5 Thoughts on Iran's Simulated Attack on Israel, U.S.

5 Thoughts on Iran's Simulated Attack on Israel, U.S.

Iranian state television aired a simulated airstrike on Israel and on American targets on Friday, as a warning of the kind of response that could be expected if either country attacked Iran’s nuclear program. The broadcast needs to be taken seriously: what an enemy is willing to imagine, it is willing to execute. And it is also worth noting that while the Obama administration is keen to look accommodating, Iran is stepping up its threats. Yet there are a few other things worth noting about the video, beyond the basic fact that it was aired at all.

1. It is an exaggeration of Iran’s strength and Israel’s weakness. Tel Aviv is barely within the range of Iran’s most sophisticated drones, meaning that the attack, as depicted, would probably be beyond Iran’s actual capability. Note, too, that Iran’s drones approach Israel flying well above cloud level. They would be picked up by Israeli radar before reaching their targets. A later missile attack pretends Israel has no missile defenses.

2. Iran’s first targets are civilian, not military. Note that Iran has absolutely no moral scruples at all when it comes to killing innocent people or obeying international humanitarian law. Its first targets are the city of Tel Aviv and the Ben-Gurion Airport, among others. There is not even an attempt to show an attack on Israeli air defenses as a first step. Iran seems content to cast itself as a kind of supervillain. Why pretend otherwise?

3. Iran intends to target the Israeli government. Using old footage (from the government that led Israel during the Second Lebanon War, a conflict that represented a strategic advance for Iran), Iran has declared that political targets are among the first on its list. Turnabout is fair play: Iran’s regime should be among the targets of any attack on the regime’s nuclear installations.

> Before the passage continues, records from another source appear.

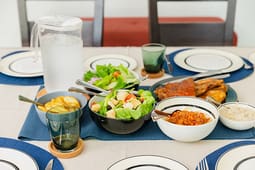 A table set with plates and glasses features salad, grilled meat, rice, beans, fried plantains, a pitcher of water, and green cups on blue placemats—perfect for sharing or cataloging resources for memorable gatherings.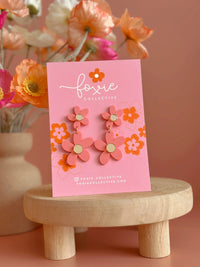 Behind The Trees - Floral earrings on a pink card with 'foxie collective' branding, placed on a wooden stool against a floral background. - Foxie Collective - Double Daisy Dangles - Pastel Raspberry & Gold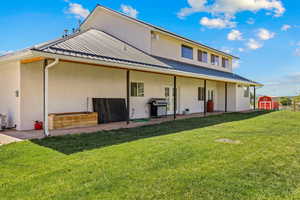 Back of house featuring a yard, a patio area, metal roof, and stucco siding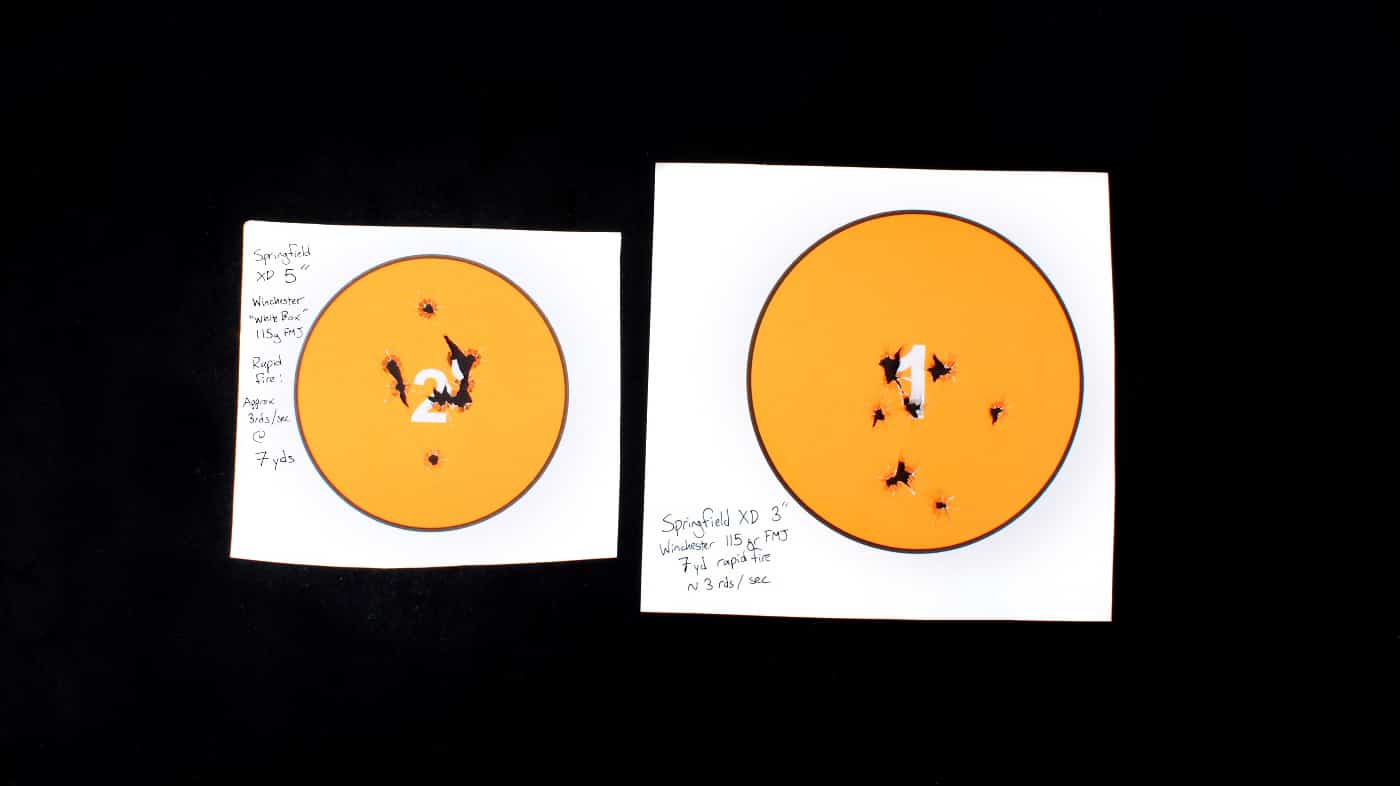 In this photo are two targets comparing the relative accuracy of the XD Tactical vs XD Sub-Compact 9mm pistols.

The Iranian people would likely be grateful for their removal.

4. The imagery evokes the 9/11 attack on the U.S. The video focuses on skyscrapers falling over in Tel Aviv in an eerie evocation of the collapse of the World Trade Center. What Iran envisions in this video is not just an attack on Israel but the destruction of Israel, something Iran’s leaders have been threatening to do for years, and not just since Israel began threatening to take pre-emptive action against Iran’s nuclear program.

5. The attack on the U.S.S. Abraham Lincoln is both farcical and deadly serious. The footage Iran uses to simulate the attack includes at least one vessel that is not the Abraham Lincoln but in fact the Carl Vinson. How Iran thinks missiles and drones would be able to carry out such an attack is a mystery. But it also shows that the regime may have no fear of a counterattack. That is the low esteem in which we are now held.